The conjugative plasmid pYI17 (57.5 kb) isolated from Enterococcus faecalis YI717 confers a pheromone response on the host and encodes the bacteriocin 31 gene. Bacteriocin 31 is active against E. hirae 9790, E. faecium, and Listeria monocytogenes. pYI17 was mapped physically by restriction enzyme analysis and the relational clone method. Deletion mutant and sequence analyses of the EcoRI fragment B cloned from pYl17 revealed that a 1.0-kb fragment contained the bacteriocin gene (bacA) and an immunity gene (bacB). This fragment induced bacteriocin activity in E. faecalis OG1X and E. hirae 9790. The bacA gene is located on the pYI17 physical map between 3.37 and 3.57 kb, and bacB is located between 3.59 kb and 3.87 kb, bacA encodes 67 amino acids, and bacB encodes 94 amino acids. The deduced amino acid sequence of the bacA protein contained a series of hydrophobic residues typical of a signal sequence at its amino terminus. The predicted mature bacA protein (43 amino acids) showed sequence homology with the membrane-active class II bacteriocins of lactic acid bacteria. Analysis of Tn5 insertion mutants and the resulting transcripts indicated that these genes are transcribed as an operon composed of bacA, bacB, and an open reading frame located downstream of bacB designated ORF3.

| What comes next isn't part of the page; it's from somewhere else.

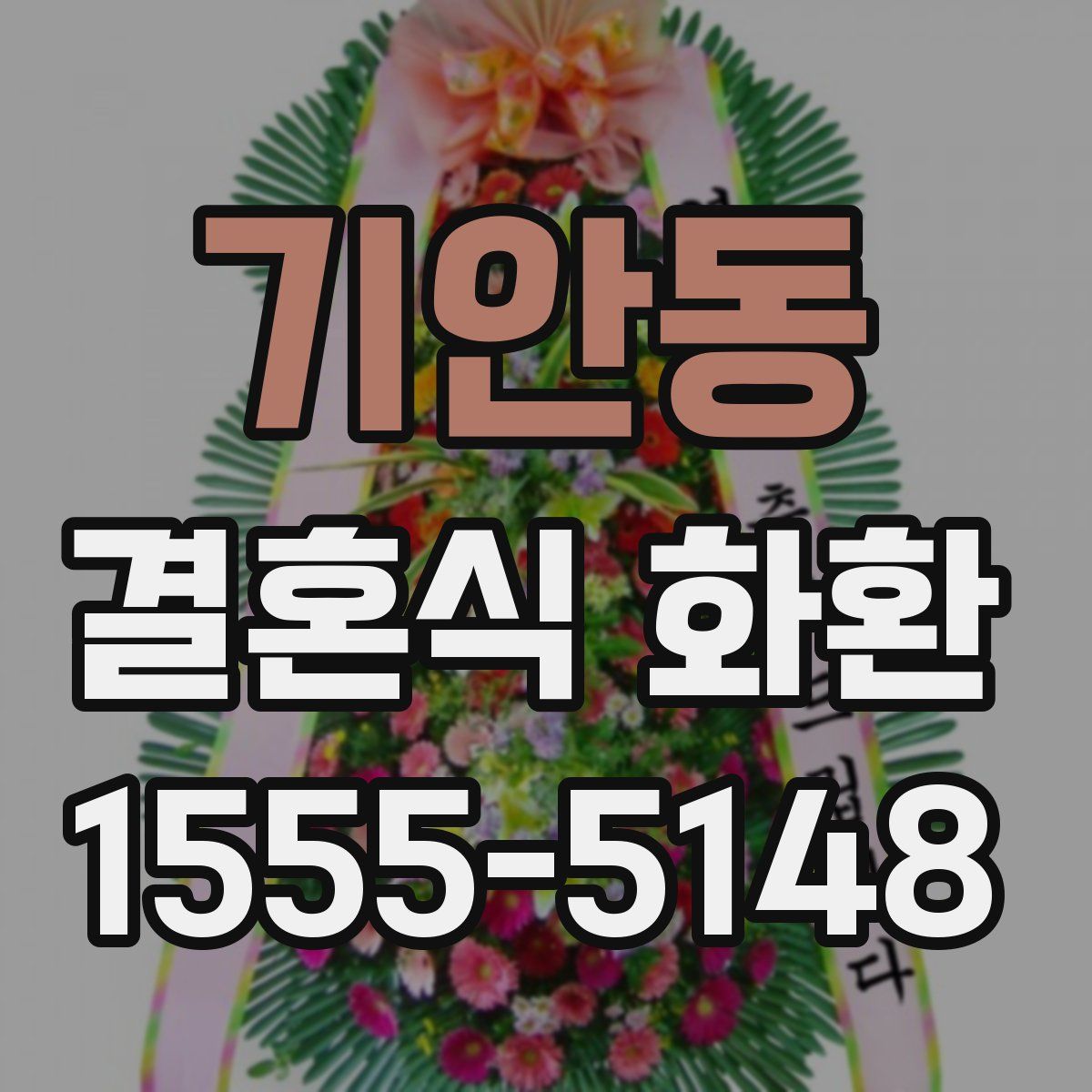 기안동 결혼식 화환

3. Bacteriocin production in vancomycin-resistant and vancomycin-susceptible Enterococcus isolates of different origins
R del Campo, C Tenorio, R Jiménez-Díaz, C Rubio, R Gómez-Lus, F Baquero, C Torres Antimicrob Agents Chemother. 2001 Mar;45(3):905-12. doi: 10.1128/AAC.45.3.905-912.2001.

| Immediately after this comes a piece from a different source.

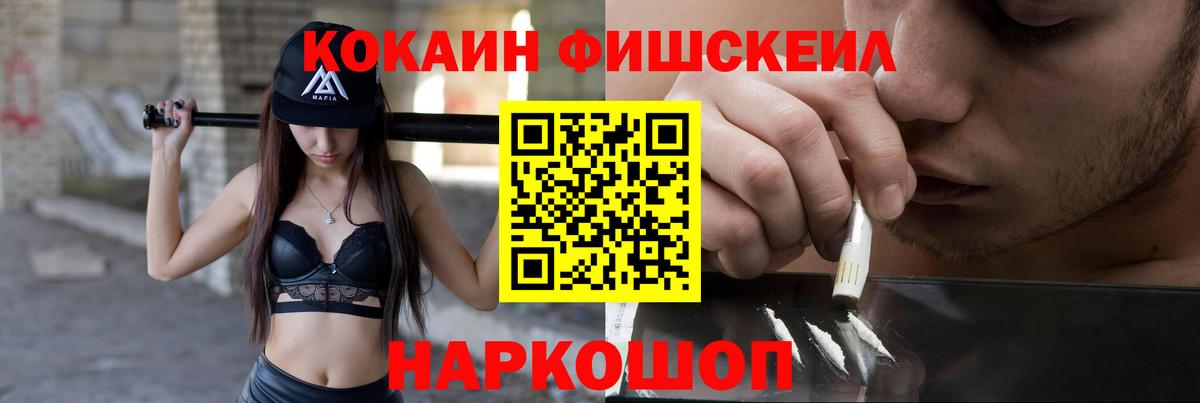 COCAIN Боливия Черкесск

Bacteriocin production was determined for 218 Enterococcus isolates (Enterococcus faecalis [93] and E. faecium [125]) obtained from different origins (human clinical samples [87], human fecal samples [78], sewage [28], and chicken samples [25]) and showing different vancomycin susceptibility patterns (vancomycin resistant, all of them vanA positive [56], and vancomycin susceptible [162]). All enterococcal isolates were randomly selected except for the vancomycin-resistant ones. A total of 33 isolates of eight different bacterial genera were used as indicators for bacteriocin production. Forty-seven percent of the analyzed enterococcal isolates were bacteriocin producers (80.6% of E. faecalis and 21.6% of E. faecium isolates). The percentage of bacteriocin producers was higher among human clinical isolates (63.2%, 81.8% of vancomycin-resistant isolates and 60.5% of vancomycin-susceptible ones) than among isolates from the other origins (28 to 39.3%). Only one out of the 15 vancomycin-resistant isolates from human fecal samples was a bacteriocin producer, while 44.4% of fecal vancomycin-susceptible isolates were. The bacteriocin produced by the vanA-containing E. faecium strain RC714, named bacteriocin RC714, was further characterized. This bacteriocin activity was cotransferred together with the vanA genetic determinant to E. faecalis strain JH2-2. Bacteriocin RC714 was purified to homogeneity and its primary structure was determined by amino acid sequencing, showing an identity of 88% and a similarity of 92% with the previously described bacteriocin 31 from E. faecalis YI717. The presence of five different amino acids in bacteriocin RC714 suggest that this could be a new bacteriocin. The results obtained suggest that the epidemiology of vancomycin resistance may be influenced by different factors, including bacteriocin production.